──────── Dataset content

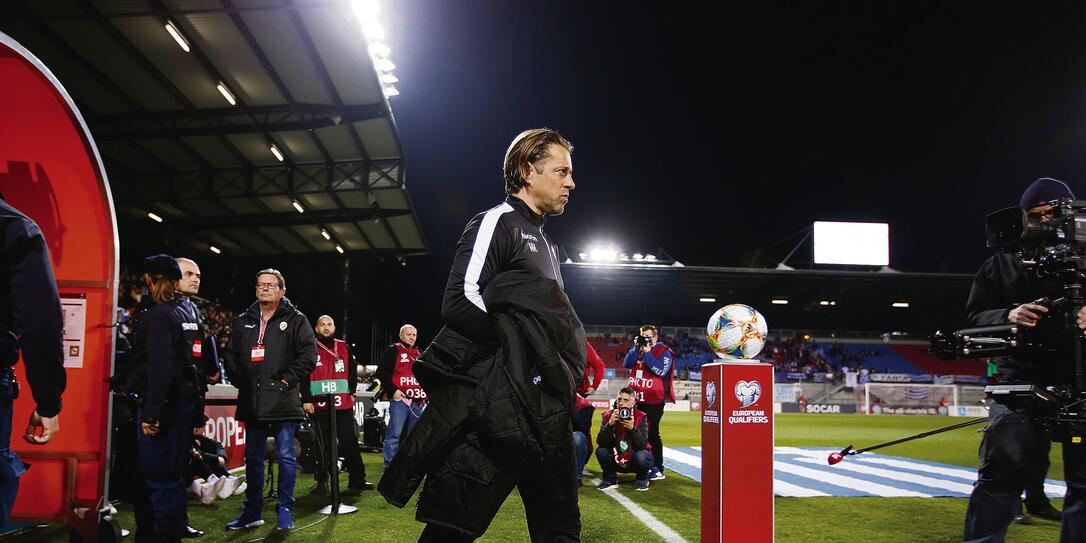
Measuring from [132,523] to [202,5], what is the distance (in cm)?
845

────────────────
──────── Dataset content

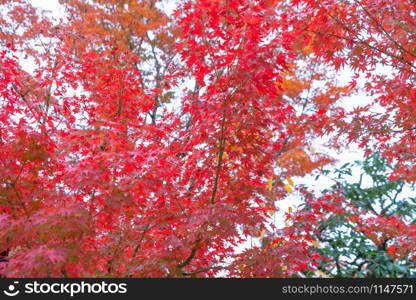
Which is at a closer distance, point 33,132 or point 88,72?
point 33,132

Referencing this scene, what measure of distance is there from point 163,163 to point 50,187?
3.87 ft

────────────────

Required work ::
Please gather every line above that contains the word "distance" and copy each one in full. Matching is case-sensitive.

Answer for this exercise ::
Measuring from [132,523] to [202,5], what is the distance (in cm)?
Which is at a closer distance, point 33,132 or point 88,72?
Referencing this scene, what measure of distance is there from point 163,163 to point 50,187?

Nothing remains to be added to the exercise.